## JOB
Every record that follows should be printed verbatim.
>>>
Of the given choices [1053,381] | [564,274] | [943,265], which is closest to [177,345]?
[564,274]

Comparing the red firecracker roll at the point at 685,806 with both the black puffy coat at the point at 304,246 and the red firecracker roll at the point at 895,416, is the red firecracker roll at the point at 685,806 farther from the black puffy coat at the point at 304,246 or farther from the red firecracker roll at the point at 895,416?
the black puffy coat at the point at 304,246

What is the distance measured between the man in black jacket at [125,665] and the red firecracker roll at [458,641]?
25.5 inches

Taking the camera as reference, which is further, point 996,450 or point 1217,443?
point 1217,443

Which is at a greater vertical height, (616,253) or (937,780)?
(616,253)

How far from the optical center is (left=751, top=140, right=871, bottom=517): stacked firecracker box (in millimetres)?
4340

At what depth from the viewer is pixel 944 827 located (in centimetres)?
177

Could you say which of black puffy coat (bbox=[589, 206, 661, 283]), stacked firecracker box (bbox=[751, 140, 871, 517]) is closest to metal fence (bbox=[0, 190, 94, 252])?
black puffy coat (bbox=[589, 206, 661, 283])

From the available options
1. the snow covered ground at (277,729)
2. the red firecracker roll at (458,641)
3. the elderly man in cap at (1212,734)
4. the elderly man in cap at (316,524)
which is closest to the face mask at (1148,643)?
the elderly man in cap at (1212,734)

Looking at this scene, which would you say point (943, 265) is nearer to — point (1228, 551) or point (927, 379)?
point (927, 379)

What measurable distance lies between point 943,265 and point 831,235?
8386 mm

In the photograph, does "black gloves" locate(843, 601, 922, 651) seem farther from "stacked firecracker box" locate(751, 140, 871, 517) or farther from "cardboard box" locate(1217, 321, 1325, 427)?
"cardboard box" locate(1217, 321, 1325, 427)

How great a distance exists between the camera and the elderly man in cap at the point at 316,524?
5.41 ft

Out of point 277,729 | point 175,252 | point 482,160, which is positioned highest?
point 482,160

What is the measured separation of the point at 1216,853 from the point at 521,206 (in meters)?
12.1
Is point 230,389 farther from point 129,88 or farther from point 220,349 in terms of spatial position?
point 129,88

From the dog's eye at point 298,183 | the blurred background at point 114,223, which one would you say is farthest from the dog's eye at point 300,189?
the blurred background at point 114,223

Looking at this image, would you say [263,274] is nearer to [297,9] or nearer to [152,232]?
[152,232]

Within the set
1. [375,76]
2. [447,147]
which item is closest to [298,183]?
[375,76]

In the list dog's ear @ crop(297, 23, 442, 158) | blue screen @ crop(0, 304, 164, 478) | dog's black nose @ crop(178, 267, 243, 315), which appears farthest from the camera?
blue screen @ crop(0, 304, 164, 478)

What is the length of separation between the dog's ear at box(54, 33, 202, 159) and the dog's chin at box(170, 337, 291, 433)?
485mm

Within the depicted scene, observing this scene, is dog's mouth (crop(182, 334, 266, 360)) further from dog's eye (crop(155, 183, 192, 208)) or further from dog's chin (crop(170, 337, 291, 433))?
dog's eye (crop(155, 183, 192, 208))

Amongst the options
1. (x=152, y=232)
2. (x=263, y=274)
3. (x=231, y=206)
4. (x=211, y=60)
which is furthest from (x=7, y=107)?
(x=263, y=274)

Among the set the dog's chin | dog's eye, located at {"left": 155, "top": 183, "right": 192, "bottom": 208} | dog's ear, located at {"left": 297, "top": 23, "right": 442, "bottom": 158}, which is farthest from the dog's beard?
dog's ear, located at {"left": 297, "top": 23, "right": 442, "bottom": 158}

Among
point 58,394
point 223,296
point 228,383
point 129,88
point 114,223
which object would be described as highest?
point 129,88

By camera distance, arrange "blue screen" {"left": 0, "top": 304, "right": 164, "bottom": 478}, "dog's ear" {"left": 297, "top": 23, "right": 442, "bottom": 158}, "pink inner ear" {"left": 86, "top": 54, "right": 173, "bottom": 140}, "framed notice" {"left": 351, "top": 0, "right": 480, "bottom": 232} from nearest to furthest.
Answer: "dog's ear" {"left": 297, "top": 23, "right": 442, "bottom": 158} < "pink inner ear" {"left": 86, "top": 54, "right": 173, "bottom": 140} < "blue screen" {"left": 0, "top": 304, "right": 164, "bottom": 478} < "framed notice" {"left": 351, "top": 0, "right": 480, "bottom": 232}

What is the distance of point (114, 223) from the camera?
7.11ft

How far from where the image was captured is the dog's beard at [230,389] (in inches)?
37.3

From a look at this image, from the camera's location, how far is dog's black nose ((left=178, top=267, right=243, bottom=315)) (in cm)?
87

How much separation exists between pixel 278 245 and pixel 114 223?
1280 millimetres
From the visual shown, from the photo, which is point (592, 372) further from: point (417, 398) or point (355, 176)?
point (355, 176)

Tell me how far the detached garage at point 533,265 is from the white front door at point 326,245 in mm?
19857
<<<
## ANSWER TO THIS PROBLEM
Of the given choices [1053,381] | [564,274] | [943,265], which is closest to [177,345]?
[564,274]

Comparing the red firecracker roll at the point at 685,806 with both the black puffy coat at the point at 304,246 and the red firecracker roll at the point at 895,416, is the red firecracker roll at the point at 685,806 farther from the black puffy coat at the point at 304,246 or farther from the red firecracker roll at the point at 895,416?
the black puffy coat at the point at 304,246

What is the distance measured between the man in black jacket at [125,665] and the red firecracker roll at [458,641]?
25.5 inches

Taking the camera as reference, which is further, point 996,450 or point 1217,443?
point 1217,443

Which is at a greater vertical height, (616,253) or (937,780)?
(616,253)

How far from the optical center is (left=751, top=140, right=871, bottom=517): stacked firecracker box (in millimetres)?
4340

At what depth from the viewer is pixel 944 827 located (in centimetres)?
177

Could you say which of black puffy coat (bbox=[589, 206, 661, 283]), stacked firecracker box (bbox=[751, 140, 871, 517]) is closest to metal fence (bbox=[0, 190, 94, 252])?
black puffy coat (bbox=[589, 206, 661, 283])

From the available options
1. the snow covered ground at (277,729)
2. the red firecracker roll at (458,641)
3. the elderly man in cap at (1212,734)
4. the elderly man in cap at (316,524)
which is closest to the face mask at (1148,643)?
the elderly man in cap at (1212,734)

Looking at this scene, which would you say point (943, 265) is nearer to — point (1228, 551) or point (927, 379)?
point (927, 379)

What measurable distance lies between point 943,265 and point 831,235?
8386 mm

In the photograph, does "black gloves" locate(843, 601, 922, 651) seem farther from "stacked firecracker box" locate(751, 140, 871, 517) or farther from "cardboard box" locate(1217, 321, 1325, 427)?
"cardboard box" locate(1217, 321, 1325, 427)

How great a distance exists between the camera and the elderly man in cap at the point at 316,524?
5.41 ft

Out of point 277,729 | point 175,252 | point 482,160, which is positioned highest?
point 482,160

What is the measured separation of the point at 1216,853 from the point at 521,206 (in meters)?
12.1
Is point 230,389 farther from point 129,88 or farther from point 220,349 in terms of spatial position?
point 129,88

From the dog's eye at point 298,183 | the blurred background at point 114,223, which one would you say is farthest from the dog's eye at point 300,189?
the blurred background at point 114,223

Looking at this image, would you say [263,274] is nearer to [297,9] or nearer to [152,232]?
[152,232]

Within the set
1. [375,76]
2. [447,147]
which item is closest to [298,183]?
[375,76]

In the list dog's ear @ crop(297, 23, 442, 158) | blue screen @ crop(0, 304, 164, 478) | dog's black nose @ crop(178, 267, 243, 315), which appears farthest from the camera?
blue screen @ crop(0, 304, 164, 478)

What is the length of separation between the dog's ear at box(54, 33, 202, 159) and the dog's chin at box(170, 337, 291, 433)?
485mm

Within the depicted scene, observing this scene, is dog's mouth (crop(182, 334, 266, 360)) further from dog's eye (crop(155, 183, 192, 208)) or further from dog's chin (crop(170, 337, 291, 433))?
dog's eye (crop(155, 183, 192, 208))

Amongst the options
1. (x=152, y=232)
2. (x=263, y=274)
3. (x=231, y=206)
4. (x=211, y=60)
which is furthest from (x=7, y=107)?
(x=263, y=274)

Among the set the dog's chin | dog's eye, located at {"left": 155, "top": 183, "right": 192, "bottom": 208} | dog's ear, located at {"left": 297, "top": 23, "right": 442, "bottom": 158}, which is farthest from the dog's beard?
dog's ear, located at {"left": 297, "top": 23, "right": 442, "bottom": 158}

Among
point 58,394
point 223,296
point 228,383
point 129,88
point 114,223
which object would be described as highest?
point 129,88

By camera distance, arrange "blue screen" {"left": 0, "top": 304, "right": 164, "bottom": 478}, "dog's ear" {"left": 297, "top": 23, "right": 442, "bottom": 158}, "pink inner ear" {"left": 86, "top": 54, "right": 173, "bottom": 140}, "framed notice" {"left": 351, "top": 0, "right": 480, "bottom": 232} from nearest to furthest.
Answer: "dog's ear" {"left": 297, "top": 23, "right": 442, "bottom": 158} < "pink inner ear" {"left": 86, "top": 54, "right": 173, "bottom": 140} < "blue screen" {"left": 0, "top": 304, "right": 164, "bottom": 478} < "framed notice" {"left": 351, "top": 0, "right": 480, "bottom": 232}

What is the distance of point (114, 223) from the camera?
7.11ft

How far from where the image was captured is the dog's beard at [230,389] (in inches)?
37.3

From a look at this image, from the camera's location, how far is dog's black nose ((left=178, top=267, right=243, bottom=315)) (in cm)?
87

How much separation exists between pixel 278 245 and pixel 114 223?
1280 millimetres
From the visual shown, from the photo, which is point (592, 372) further from: point (417, 398) or point (355, 176)?
point (355, 176)

Tell me how far the detached garage at point 533,265 is from the white front door at point 326,245 in mm?
19857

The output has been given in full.